Variations That Still Work
I've made this with grilled tofu for friends who don't eat chicken, and the sesame dressing loves it just as much—the earthiness of the tofu actually plays beautifully with the tahini. Shrimp is another swap that feels natural; it cooks faster, has a slightly different texture, and brings its own subtle sweetness. I've even added a soft-boiled egg on top and turned it into something almost like a deconstructed Asian noodle situation, which was unexpectedly wonderful on a cold morning.
Small Moments That Matter
The smell when sesame oil hits the warm dressing bowl—I stop every time and just breathe it in. There's something about toasted sesame that makes you feel like you're cooking something intentional, something worth the small effort. This is the kind of recipe where the little details actually show: the difference between raw garlic and cooked garlic, between regular sesame seeds and toasted ones, between a rested chicken breast and one you rushed.
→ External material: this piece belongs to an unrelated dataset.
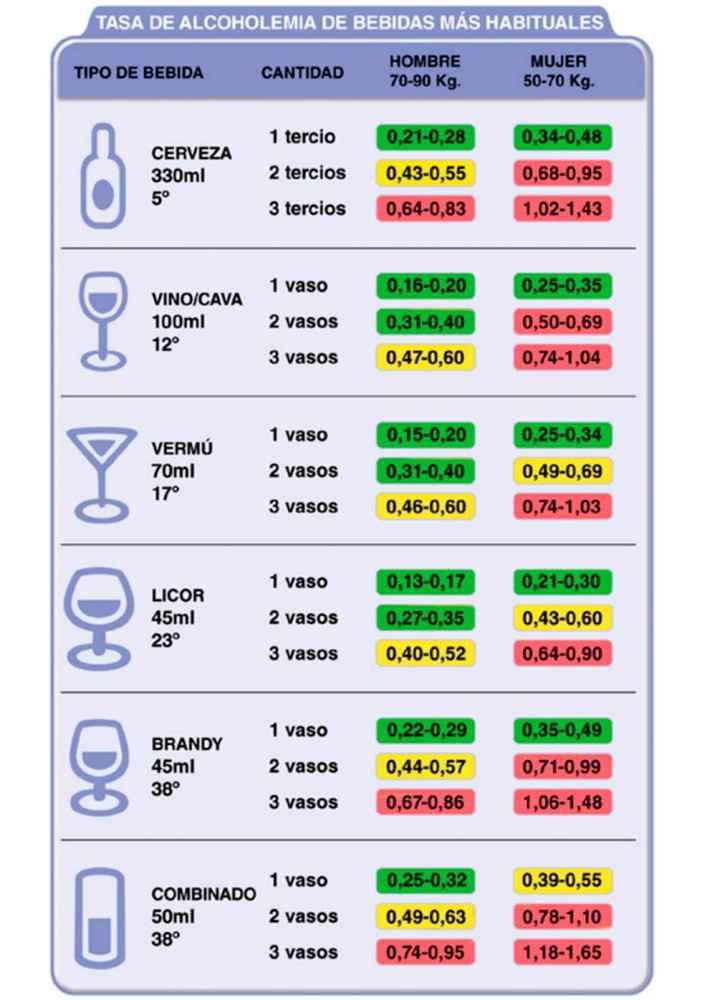 Una tabla orientativa para conocer los límites de alcohol al volante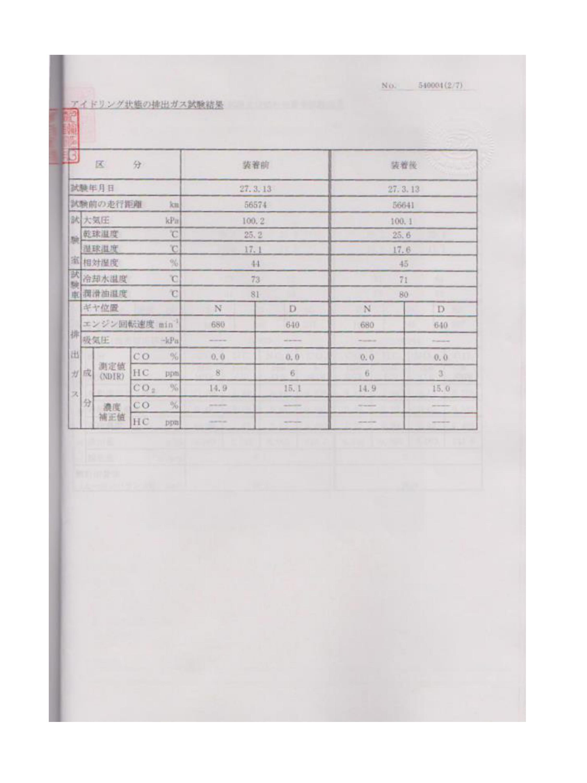 jata test (1)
- Don't be afraid to taste the dressing before it touches the salad—adjust it to your preferences because you're the one who has to eat it.
- Keep the cucumber separate from the dressing until the last possible moment so everything stays crisp and refuses to wilt.
- Serve this immediately after assembly; it's a dish that's best enjoyed when the vegetables are still cool and the chicken is still warm.
Pin it This recipe is the kind that quietly becomes part of your regular rotation—the thing you reach for when you want something that tastes good and makes you feel good in equal measure. Make it once and you'll understand why.
Recipe FAQs
- → Can I use tofu instead of chicken?
Yes, grilled tofu is a great vegetarian alternative to chicken that complements the sesame dressing well.
- → How do I spiralize cucumbers properly?
Use a spiralizer tool to create long, thin cucumber ribbons. If unavailable, thinly slicing cucumbers with a knife also works.
- → Is it possible to make the dressing vegan?
Replace honey with maple syrup or agave nectar to make the sesame dressing vegan-friendly without sacrificing flavor.
- → Can I prepare this salad in advance?
To keep cucumbers crisp, prepare and dress just before serving. Grilled chicken can be cooked ahead and refrigerated.
- → What variations can enhance the salad's protein content?
Adding edamame or a soft-boiled egg boosts protein while offering additional texture and flavor.